TEXT EXCERPT:

** START **

Surface flow in the South Pacific plays a key role in regulating heat and tracer transport. Although tropical teleconnections associated with the El Niño–Southern Oscillation (ENSO) are known to influence wind patterns, their impact on wind-driven surface flow has received limited attention. Here, we analyze surface-drifting buoy observations collected during September 2022–May 2023 and November 2023–June 2024 to investigate surface flow in the South Pacific. While drifting eastward, the buoys exhibit pronounced meridional displacements across geostrophic streamlines, indicating the presence of cross-frontal flow. By comparing these observations with wave model outputs, we find that wind wave-driven Stokes drift dominates the surface cross-frontal flow, exceeding the contribution from Ekman velocity. Additionally, the observed cross-frontal flow exhibits distinct interannual variability, which is closely linked to ENSO-driven atmospheric teleconnections. During El Niño periods, anomalous northerly winds generate poleward Stokes drift, enhancing meridional transport. Further analysis suggests the possibility that poleward heat advection driven by wind waves during El Niño periods may contribute to surface warming equivalent to approximately 15% of the atmospheric heat input. These findings highlight a previously underappreciated mechanism through which tropical teleconnections influence extratropical ocean circulation via wind waves. By demonstrating that wind waves can facilitate cross-frontal transport of heat and tracers, this study underscores the importance of incorporating wind-wave processes into climate models to improve projections of future climate variability.
 

Wind waves,ENSO,Surface flow,South Pacific,Stokes drift

** END **

REQUIRED TASK:
According to the abstract on South Pacific surface flow, why is meridional transport enhanced during El Niño periods? Answer in one to three sentences.

MATERIAL PROVIDED:
** START **

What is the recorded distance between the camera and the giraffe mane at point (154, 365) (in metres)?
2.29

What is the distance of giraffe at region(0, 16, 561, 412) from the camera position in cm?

** END **

ANSWER TO THIS TASK:
During El Niño periods, anomalous northerly winds generate poleward Stokes drift driven by wind waves. This poleward drift enhances meridional transport.